Pero no estás por voluntad propia.  Habrías podido soportar lo gélido de nuestra relación, a mi modo de ver, poco vulgar.  Una condición que estaba a la altura de tu naturaleza.  Porque claramente fueron tus atributos los que me sedujeron de ti: tu dignidad, el garbo y las maneras de tu expresión.  Así, verte y enamorarme fue lo mismo… hasta hoy.

Esa es la causa de mi desolación: la conciencia de haberte perdido.  El reconocimiento de que aunque puedo reponerte, nada es igual sin ti.  Eres tú lo que deseo, tu olor, tu piel, la fineza de trato y finalmente el sentimiento de propiedad.  Éramos el uno para el otro aún en la distancia, el silencio o cualquier asomo crítico.  Nos entendíamos incluso con solo vernos.

Acepto mi error al prestarte, la frustración por la infamia de quien no te regresa conmigo.  Lo siento además porque no valora tus encantos, la edición, el año de publicación ni el contenido de tus páginas.  Lo suyo ha sido la cleptomanía o, peor aún, el dolo aderezado con maldad pervertida.   Sirvan estas letras como forma de reconocimiento, pero sobre todo como denuncia al ladrón del libro solazado en la impunidad.

La visita de Julián

Quizá júbilo sea la palabra perfecta que describa el estado emocional de Julián cuando decidió visitar a su antiguo amigo en ese convento gélido del centro de la ciudad.  Un lugar que le traía recuerdos porque también ahí había estado semi enclaustrado, según las exigencias de su condición de vida.  

De camino, aún cuando manejaba, con la ansiedad de siempre, repasaba los espacios de la casa que colindaba con la iglesia: la cocina, el comedor, la sala, la capilla… hasta el olor de su habitación, que recordaba reducida y lúgubre, como si Dios se inclinara por el minimalismo o sus gustos fueran modestos. 

“Quizá no sea la estética de Dios la que prevalezca en esos recintos”, pensó, “sino la poca gracia de los monjes demasiado desencarnados, distraídos y frecuentemente llanos.  Con escaso paladar para las cosas del mundo que juzgan corrupto y de carácter temporal. “En esto, como en todo”, concluyó, “hay que eximirlo de la ramplonería de sus epígonos”.

Iba emocionado por la visita que finalizaba tanta espera.  En rigor no era su amigo, sino su antiguo preceptor de latín y su maestro de Gregoriano.  Ambas áreas en las que Julián era (siempre lo fue) un profano.  “No cantes, te lo suplico”, le pidió desde la primera vez con irritación.  “Estarás en el coro, pero solo de bulto.  Quizá lo tuyo sea otra cosa… ojalá”, le dijo en voz baja.

En eso estaba cuando apareció el hombre que apenas reconocía por su figura escuálida. 

  • Hola, buenas tardes.  Me dijeron que usted me busca.  Indagó el que parecía hombre bueno. 
  • Sí, padre, soy Julián.  ¿Se acuerda de mí?
  • Julián.
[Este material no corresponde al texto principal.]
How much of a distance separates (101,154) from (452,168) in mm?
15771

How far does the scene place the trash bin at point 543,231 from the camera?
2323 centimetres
Me suena ese nombre. ¿Y tu apellido?  ¿Dónde nos conocimos?  Perdona, pero tengo una memoria frágil
  • No puede ser. Bromea.  Soy Julián Gastón.  Hace 30 años usted me enseñó los rudimentos de la metafísica, los artificios de la lógica y las bondades de la dialéctica.  ¿Se recuerda de mi poca habilidad para el Gregoriano? Le cumplí, nunca abrí la boca en los “Te Deum” ni me ubiqué hasta adelante en el coro. 
  • Qué pena, Julián, tengo la mente en blanco.  Tu voz me es familiar, pero nada más.  Respecto a lo último que me dices del coro, te lo agradezco. Aunque tengo que confesarte algo, quizá para tu consuelo: no fuiste el único al que hice callar en las liturgias.  Como tú había muchos, sordos, ofídicos, inhabilitados para el “bel canto”.  Seguro Dios disfrutaba tu silencio.

            Al finalizar su visita, de camino a casa, sintió indulgencia por su preceptor.  Lo exculpó, según su hábito, pero lo juzgó también descuidado, desaliñado y en fachas.  “Ni la música afecta a los bárbaros”, se dijo desconsolado, ahora sin que mediara visos de redención.